Speed Up QA Test Process in Mobile App Development with React-Native

Kevin nathaniel
Ralali Tech Stories
3 min readJan 29, 2021

Every app development needs to be tested by a QA Engineer. Flow development in mobile app development may vary. In Ralali.com, we created Pull Request(PR) and trigger CI to check our unit test passed after we develop some feature or fixing bugs. If a unit test passes and there is no duplication code or potential bug, our CI/CD will build the app and deliver it to our communication platform so our QA Engineer can test the app.

The problem is any change of code that has been developed needs to be built first before QA Engineer can test our code even if the app was built with React-native.

How do we solve the problem?

To solve this problem our mobile app team came up with a solution and created Venge. This solution can speed up QA to test our code because they didn’t need to install the app first like before, they only need to install the app one time only. So what if they want to test different pull requests?
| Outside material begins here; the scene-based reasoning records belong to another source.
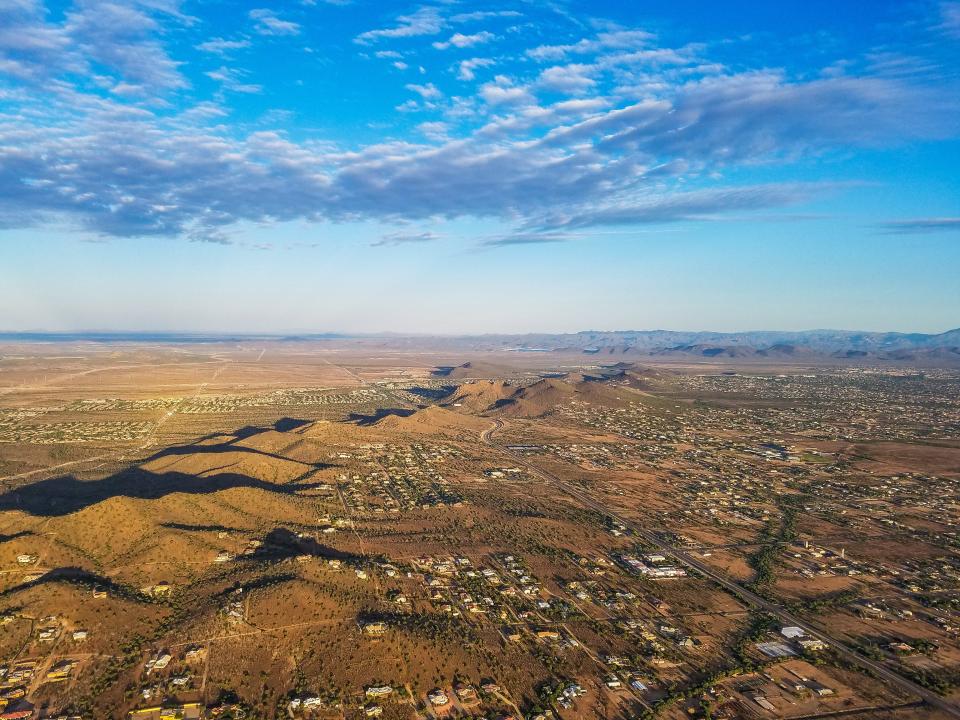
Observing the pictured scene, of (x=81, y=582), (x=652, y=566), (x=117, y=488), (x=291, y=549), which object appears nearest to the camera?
(x=81, y=582)

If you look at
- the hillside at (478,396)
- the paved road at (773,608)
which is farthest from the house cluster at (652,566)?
the hillside at (478,396)

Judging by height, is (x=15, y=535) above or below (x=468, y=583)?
above

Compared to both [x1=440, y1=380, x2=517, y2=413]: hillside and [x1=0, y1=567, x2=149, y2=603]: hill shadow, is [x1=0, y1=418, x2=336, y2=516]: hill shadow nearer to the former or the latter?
[x1=0, y1=567, x2=149, y2=603]: hill shadow

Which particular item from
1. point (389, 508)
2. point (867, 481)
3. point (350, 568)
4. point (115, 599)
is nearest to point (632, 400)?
point (867, 481)

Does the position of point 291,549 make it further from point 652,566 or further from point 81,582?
point 652,566

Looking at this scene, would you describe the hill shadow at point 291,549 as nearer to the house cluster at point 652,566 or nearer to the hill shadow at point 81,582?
the hill shadow at point 81,582

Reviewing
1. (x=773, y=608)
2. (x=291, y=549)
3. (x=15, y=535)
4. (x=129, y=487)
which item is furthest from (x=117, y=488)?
(x=773, y=608)

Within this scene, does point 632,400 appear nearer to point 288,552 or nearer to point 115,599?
point 288,552

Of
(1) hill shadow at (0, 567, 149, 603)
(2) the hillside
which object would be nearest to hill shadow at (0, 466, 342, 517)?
(1) hill shadow at (0, 567, 149, 603)
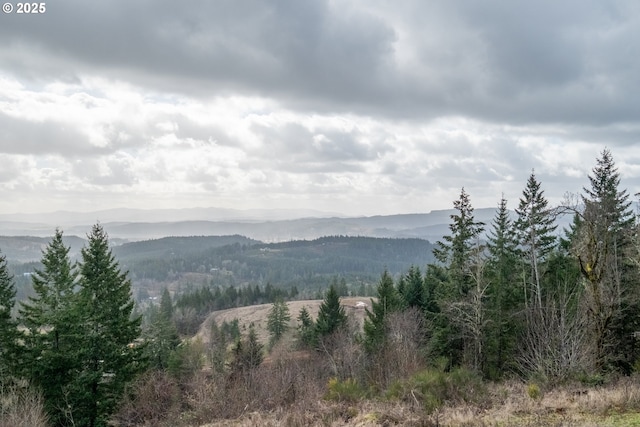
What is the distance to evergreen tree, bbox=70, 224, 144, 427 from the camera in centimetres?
2505

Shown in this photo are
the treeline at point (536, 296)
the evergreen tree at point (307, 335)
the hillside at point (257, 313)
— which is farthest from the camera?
the hillside at point (257, 313)

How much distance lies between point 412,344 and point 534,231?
12.5m

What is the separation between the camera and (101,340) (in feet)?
86.1

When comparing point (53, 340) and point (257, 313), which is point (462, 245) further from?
point (257, 313)

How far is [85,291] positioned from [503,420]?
84.6 ft

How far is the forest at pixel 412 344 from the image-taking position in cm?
1296

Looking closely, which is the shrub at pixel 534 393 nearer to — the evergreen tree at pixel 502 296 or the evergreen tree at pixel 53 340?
the evergreen tree at pixel 502 296

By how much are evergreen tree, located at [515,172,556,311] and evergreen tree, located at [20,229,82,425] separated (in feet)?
99.2

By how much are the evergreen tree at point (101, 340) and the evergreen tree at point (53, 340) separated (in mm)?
595

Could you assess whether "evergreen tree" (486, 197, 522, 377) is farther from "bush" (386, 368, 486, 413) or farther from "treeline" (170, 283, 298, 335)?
"treeline" (170, 283, 298, 335)

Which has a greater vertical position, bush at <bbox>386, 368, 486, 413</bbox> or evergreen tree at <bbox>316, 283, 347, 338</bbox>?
bush at <bbox>386, 368, 486, 413</bbox>

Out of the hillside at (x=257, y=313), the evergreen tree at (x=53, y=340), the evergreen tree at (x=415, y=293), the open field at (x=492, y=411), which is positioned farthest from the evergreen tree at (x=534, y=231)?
the hillside at (x=257, y=313)

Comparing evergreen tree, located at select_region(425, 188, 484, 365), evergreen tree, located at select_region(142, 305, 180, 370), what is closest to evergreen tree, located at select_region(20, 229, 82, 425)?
evergreen tree, located at select_region(142, 305, 180, 370)

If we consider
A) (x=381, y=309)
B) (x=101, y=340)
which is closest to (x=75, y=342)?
(x=101, y=340)
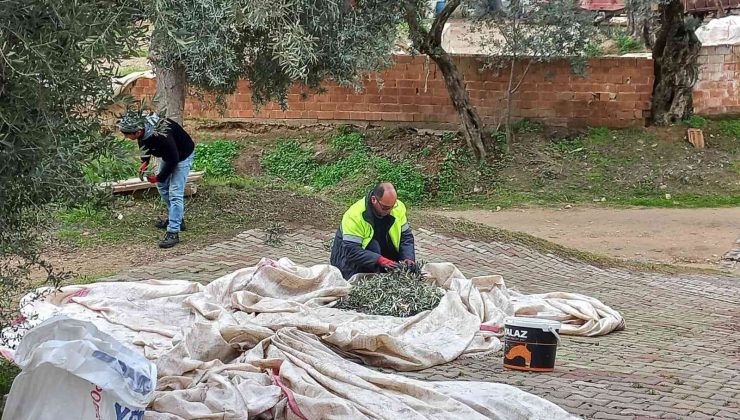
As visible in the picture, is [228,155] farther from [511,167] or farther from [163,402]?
[163,402]

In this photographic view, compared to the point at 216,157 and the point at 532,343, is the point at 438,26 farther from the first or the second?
the point at 532,343

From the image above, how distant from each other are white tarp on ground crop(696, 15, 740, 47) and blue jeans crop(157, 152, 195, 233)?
1589 cm

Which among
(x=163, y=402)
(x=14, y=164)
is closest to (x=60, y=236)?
(x=163, y=402)

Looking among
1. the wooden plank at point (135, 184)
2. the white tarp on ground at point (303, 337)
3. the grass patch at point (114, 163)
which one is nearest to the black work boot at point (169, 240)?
the wooden plank at point (135, 184)

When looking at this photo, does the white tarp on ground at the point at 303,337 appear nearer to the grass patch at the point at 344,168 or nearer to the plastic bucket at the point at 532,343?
the plastic bucket at the point at 532,343

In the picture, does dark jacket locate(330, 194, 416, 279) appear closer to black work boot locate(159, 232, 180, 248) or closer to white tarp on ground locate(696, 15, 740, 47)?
black work boot locate(159, 232, 180, 248)

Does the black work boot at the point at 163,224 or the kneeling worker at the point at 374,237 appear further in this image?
the black work boot at the point at 163,224

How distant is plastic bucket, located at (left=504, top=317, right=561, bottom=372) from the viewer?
628 centimetres

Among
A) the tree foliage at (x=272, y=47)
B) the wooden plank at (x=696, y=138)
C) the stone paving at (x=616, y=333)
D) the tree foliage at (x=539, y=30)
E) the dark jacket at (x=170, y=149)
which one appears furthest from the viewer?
the wooden plank at (x=696, y=138)

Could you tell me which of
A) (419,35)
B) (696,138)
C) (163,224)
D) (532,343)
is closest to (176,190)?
(163,224)

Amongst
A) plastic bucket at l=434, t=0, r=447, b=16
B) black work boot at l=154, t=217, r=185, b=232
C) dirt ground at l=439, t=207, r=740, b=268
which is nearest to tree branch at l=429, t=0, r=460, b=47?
plastic bucket at l=434, t=0, r=447, b=16

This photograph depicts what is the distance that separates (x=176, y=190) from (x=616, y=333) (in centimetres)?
524

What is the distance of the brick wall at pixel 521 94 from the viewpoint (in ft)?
57.2

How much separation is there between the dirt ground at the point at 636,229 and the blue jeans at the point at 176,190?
5.13 m
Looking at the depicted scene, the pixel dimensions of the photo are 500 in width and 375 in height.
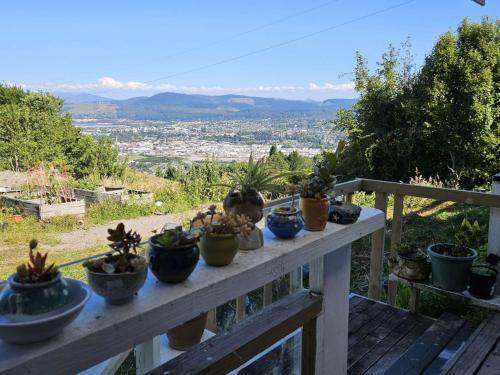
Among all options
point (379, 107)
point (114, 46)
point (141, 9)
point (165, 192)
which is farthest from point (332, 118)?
point (114, 46)

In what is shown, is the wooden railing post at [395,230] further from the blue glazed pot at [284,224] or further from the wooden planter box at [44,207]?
the wooden planter box at [44,207]

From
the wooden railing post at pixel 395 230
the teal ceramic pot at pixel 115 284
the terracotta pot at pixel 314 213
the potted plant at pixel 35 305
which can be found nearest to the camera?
the potted plant at pixel 35 305

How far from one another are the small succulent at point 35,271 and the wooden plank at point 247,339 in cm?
33

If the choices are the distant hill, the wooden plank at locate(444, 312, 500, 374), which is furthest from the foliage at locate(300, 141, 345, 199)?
the distant hill

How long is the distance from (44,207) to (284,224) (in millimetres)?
5216

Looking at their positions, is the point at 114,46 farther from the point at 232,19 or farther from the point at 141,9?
the point at 141,9

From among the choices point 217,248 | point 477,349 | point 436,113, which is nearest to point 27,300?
point 217,248

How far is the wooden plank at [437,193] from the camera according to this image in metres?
2.03

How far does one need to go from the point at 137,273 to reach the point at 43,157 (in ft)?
37.1

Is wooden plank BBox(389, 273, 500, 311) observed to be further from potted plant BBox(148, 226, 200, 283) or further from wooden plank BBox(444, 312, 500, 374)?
A: potted plant BBox(148, 226, 200, 283)

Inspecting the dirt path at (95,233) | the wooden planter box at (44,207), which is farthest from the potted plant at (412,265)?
the wooden planter box at (44,207)

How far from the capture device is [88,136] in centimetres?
1210

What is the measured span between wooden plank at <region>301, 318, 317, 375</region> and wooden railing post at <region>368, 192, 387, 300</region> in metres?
1.32

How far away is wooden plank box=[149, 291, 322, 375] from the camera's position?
0.82 metres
Simple, they only need to switch bundles from within the app. This system is similar to codepush at first glance. We develop the code, upload bundles for specific versions of the app and then users get updates through codepush. The difference is users have freedom to choose what bundle that they want to switch as long as the bundle exists.
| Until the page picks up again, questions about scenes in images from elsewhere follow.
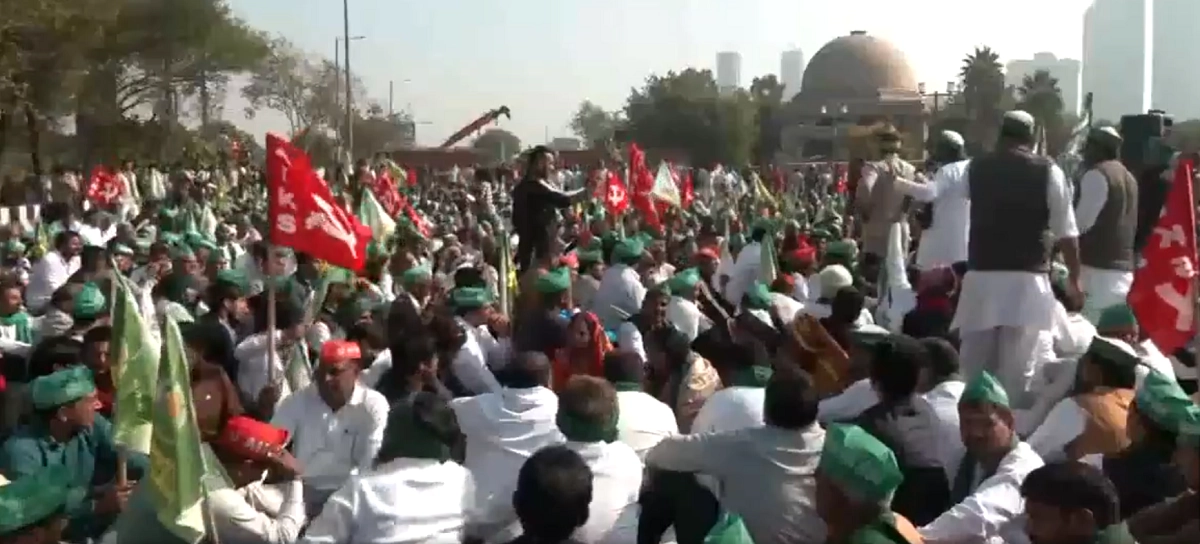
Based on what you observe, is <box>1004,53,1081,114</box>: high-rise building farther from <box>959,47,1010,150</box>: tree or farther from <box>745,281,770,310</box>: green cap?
<box>745,281,770,310</box>: green cap

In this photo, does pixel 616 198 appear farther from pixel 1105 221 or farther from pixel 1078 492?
pixel 1078 492

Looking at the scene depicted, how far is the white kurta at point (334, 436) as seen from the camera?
5.56m

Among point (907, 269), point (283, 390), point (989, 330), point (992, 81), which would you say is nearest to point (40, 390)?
point (283, 390)

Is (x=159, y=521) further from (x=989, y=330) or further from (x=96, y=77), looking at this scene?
(x=96, y=77)

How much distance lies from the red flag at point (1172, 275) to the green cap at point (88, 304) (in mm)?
5552

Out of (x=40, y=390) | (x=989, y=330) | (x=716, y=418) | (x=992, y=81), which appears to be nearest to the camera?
(x=40, y=390)

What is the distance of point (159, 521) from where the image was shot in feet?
14.2

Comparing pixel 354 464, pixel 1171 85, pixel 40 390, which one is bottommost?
pixel 354 464

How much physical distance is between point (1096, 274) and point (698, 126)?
56.3 metres

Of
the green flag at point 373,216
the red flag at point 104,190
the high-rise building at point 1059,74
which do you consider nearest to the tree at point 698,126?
the high-rise building at point 1059,74

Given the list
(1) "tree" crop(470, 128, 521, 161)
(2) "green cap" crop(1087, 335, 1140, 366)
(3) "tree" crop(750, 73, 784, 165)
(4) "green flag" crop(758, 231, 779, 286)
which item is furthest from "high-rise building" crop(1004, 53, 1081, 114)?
(2) "green cap" crop(1087, 335, 1140, 366)

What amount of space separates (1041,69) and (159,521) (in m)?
63.4

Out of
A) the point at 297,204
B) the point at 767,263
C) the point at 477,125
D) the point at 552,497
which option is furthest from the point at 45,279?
the point at 477,125

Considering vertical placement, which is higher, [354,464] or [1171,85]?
[1171,85]
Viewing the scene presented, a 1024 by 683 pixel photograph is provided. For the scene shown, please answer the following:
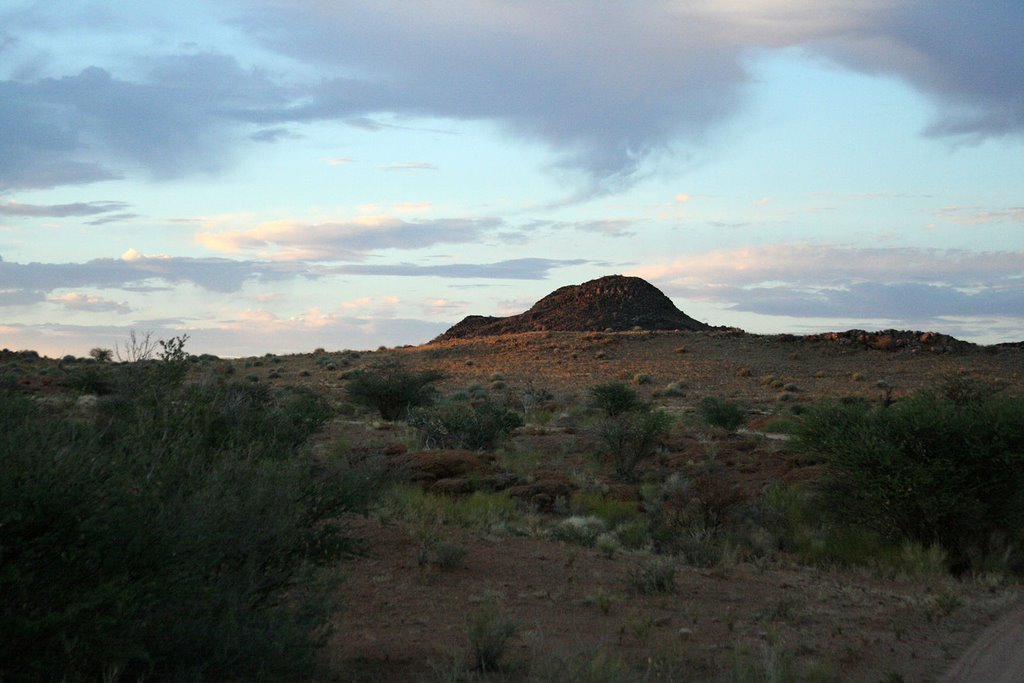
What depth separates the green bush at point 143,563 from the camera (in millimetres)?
5469

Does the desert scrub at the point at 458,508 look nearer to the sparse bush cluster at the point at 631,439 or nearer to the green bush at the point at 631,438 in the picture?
the sparse bush cluster at the point at 631,439

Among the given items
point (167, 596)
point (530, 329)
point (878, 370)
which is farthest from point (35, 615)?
point (530, 329)

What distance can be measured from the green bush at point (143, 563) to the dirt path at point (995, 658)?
621 cm

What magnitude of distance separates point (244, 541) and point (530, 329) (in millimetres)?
87567

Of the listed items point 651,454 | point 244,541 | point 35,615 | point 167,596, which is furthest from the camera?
point 651,454

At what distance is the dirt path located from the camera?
8934 millimetres

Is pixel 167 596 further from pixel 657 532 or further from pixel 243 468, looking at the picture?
pixel 657 532

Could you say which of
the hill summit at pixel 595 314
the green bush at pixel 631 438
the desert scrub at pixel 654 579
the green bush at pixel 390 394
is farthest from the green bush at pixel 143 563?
the hill summit at pixel 595 314

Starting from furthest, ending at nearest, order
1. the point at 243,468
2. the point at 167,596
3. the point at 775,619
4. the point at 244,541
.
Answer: the point at 775,619 → the point at 243,468 → the point at 244,541 → the point at 167,596

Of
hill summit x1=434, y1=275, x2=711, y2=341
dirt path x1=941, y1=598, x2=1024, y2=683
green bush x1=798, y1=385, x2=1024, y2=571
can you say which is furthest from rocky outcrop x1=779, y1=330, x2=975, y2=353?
dirt path x1=941, y1=598, x2=1024, y2=683

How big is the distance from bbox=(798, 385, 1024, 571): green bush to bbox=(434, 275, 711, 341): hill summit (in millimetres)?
72086

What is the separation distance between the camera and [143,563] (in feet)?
19.5

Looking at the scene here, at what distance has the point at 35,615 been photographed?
5383 mm

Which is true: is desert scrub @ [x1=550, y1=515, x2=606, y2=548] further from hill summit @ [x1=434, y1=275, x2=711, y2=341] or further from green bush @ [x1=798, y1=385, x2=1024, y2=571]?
hill summit @ [x1=434, y1=275, x2=711, y2=341]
This solution came up similar to the tophatting solution that Shopify uses but we didn’t use backend services for store bundle and metadata at the moment. Shopify already uses this solution and the result is promising. It cuts time consuming experience and makes their developers load their work within seconds.

How does it work?

Venge enables the user to switch the bundle based on the ID of the bundle we want to download. We store react-native bundle on amazon S3 with specific ID as filename. Even though Venge can change a bundle easily, there are still some limitations, the biggest one is that venge can switch bundles only if we didn’t change native code or if that bundle didn’t depend on a new library that didn’t exist when that app was built.

We’re applying Venge for Big Agent app. It will be the first one to try Venge to see the result. Thus we are about to find out whether there are new limitations that we don’t know and also how much influence Venge can affects the development process.